Kathryn M. Kaminski, PhD

CME Group

Q2 2012

Q2 edition

 


As more and more market participants make the leap further and further into alternative investments, it is paramount that they understand what to expect going forward and what types of new risks they may need to be aware of. Unfortunately for many investors, promises of uncorrelated returns have been hard to come by and investors are scratching their heads wondering what to do next.

 

Diversification and alpha beta separation

If we go back to founding principles in the alternative space, we can outline the paradigms which ground investment decisions we see today. Going back to basics, portfolio management is about diversification and balancing risk and reward. Similar to CAPM theory, diversification works because as you add more and more uncorrelated or less correlated assets the idiosyncratic or diversifiable risks can be reduced. Balancing risk and reward requires investors to allocate to a set of risk factors while attempting to maximize their return given a prescribed level of risk. The alpha beta separation suggests that investment strategies can be divided into alpha and beta drivers. Returns from alpha drivers are focused on absolute return with hedged systemic risks. On the other hand, beta drivers are about earning risk premiums with exposure to systematic risk. Absolute return strategies, given their tantalizing moniker, fit perfectly into this strategy where in the modern days of portfolio allocation, systematic risks can be accessed cheaply while absolute return vehicles can pump up total return with “seemingly” little impact on total risk.

 

Send in the tails

Most alternative investment strategies use carefully constructed investment strategies which, often but not always, involve leverage. They invest in assets with varying levels of liquidity and sometimes complex networks of counterparties including both their brokers and fund investors themselves. Each and or any of these characteristics can catch normally very solvent and well thought out strategies in the heat of the moment and especially during a moment of financial crisis. This structural set-up for hedge funds makes risks in hedge funds increasingly more about tail risk.

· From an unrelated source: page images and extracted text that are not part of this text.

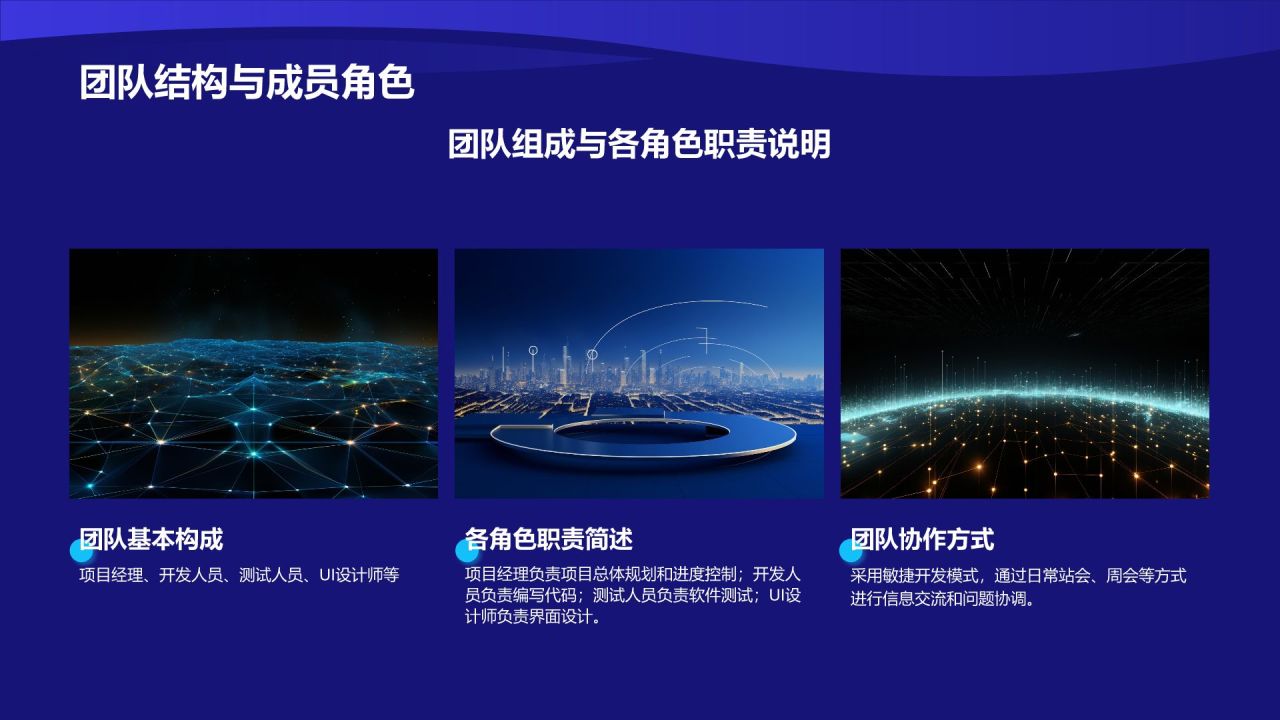 团队结构与成员角色

团队组成与各角色职责说明

团队基本构成

项目经理、开发人员、测试人员、UI设计师等

各角色职责简述

项目经理负责项目总体规划和进度控制；开发人员负责编写代码；测试人员负责软件测试；UI设计师负责界面设计。

团队协作方式

采用敏捷开发模式，通过日常站会、周会等方式进行信息交流和问题协调。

Recent research in hedge funds in crises demonstrates that many hedge funds are holding common latent idiosyncratic risks in credit, liquidity, and volatility (see Billio, Getmanksy and Pelizzon 2010). These risks may be linked to issues related to liquidity, complex counterparty network effects, funding liquidity, rapid redemptions, and margin death spirals. As most risk measurement techniques are based on divergent approaches unfocused on structural issues, they may miss these potential risks. This point highlights the fact that, just like the term hedge, hedge fund risks are more about “magnified basis risks” and/or tail risks. These risks, if not properly accounted for, can result in a lack of diversification and a lack of alpha beta separation. Put simply, naïve diversification in the alternative space can lead to increased idiosyncratic risks while tail risks may deem so called absolute return strategies less than absolute.

 

Where are you holding your tail?

Lackluster performance in many alternative strategies has sent this message to investors. The only remaining question investors are asking is what to do about tail risks? The key of course, is in going back to basics. If you really want diversification in your portfolio, find investments that like crisis and volatility. Investors need to focus on deciding if they want to pay insurance premiums for the next financial apocalypse or try to find alternative strategies which may be able to deliver “crisis alpha” when their portfolios truly need it.